Manus et mens

Depuis une semaine, Manus IA agite la communauté de l’intelligence artificielle. Présentée comme un potentiel premier agent intelligent, l’outil s’appuie sur plusieurs modèles de langage déjà connus.
D’abord Deepseek, maintenant Manus : au pays des agents d’intelligence artificielle (IA), la Chine n’a pas fini de faire parler d’elle. Quelques jours après avoir été présenté au public, Manus attire les foules – son Discord officiel a grimpé au-delà des 180 000 membres en quelques jours –, le responsable produit d’Hugging Face Victor Mustar le qualifiant même d’« outil IA le plus impressionnant que j’aie jamais essayé ».

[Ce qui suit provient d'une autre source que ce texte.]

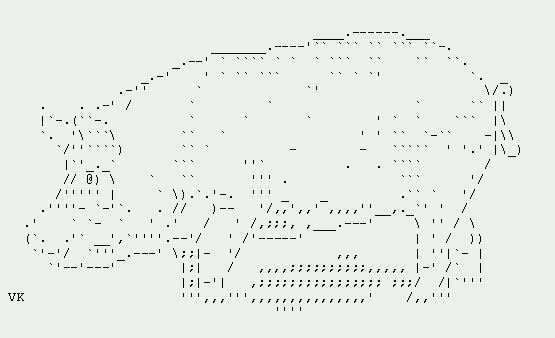 One Line Ascii Art Crown : Die besten ascii kunst ideen auf pinterest zeile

Dans une vidéo publiée le 5 mars et rapidement devenue virale, le directeur scientifique et cofondateur de Manus AI, Yichao « Peak » Ji, présente le produit comme un « agent complètement autonome », le « prochain paradigme de la collaboration humain-machine ». Manus est même décrit comme un agent d’intelligence artificielle générale (AGI), théoriquement capable de planifier puis d’exécuter des tâches sans supervision humaine.
L’esprit et la main
Avec son nom tiré de l’expression latine Mens et Manus, « l’esprit et la main » (qui est aussi la devise du Massachusetts Institute of Technology), Manus est édité par the Butterfly Effect, une société installée à Singapour. Financée par Tencent et cofondée deux mois avant la sortie de ChatGPT, cette entreprise chinoise a déjà rendu public un précédent produit, un assistant intelligent nommé Monica, rapporte le South China Morning Post.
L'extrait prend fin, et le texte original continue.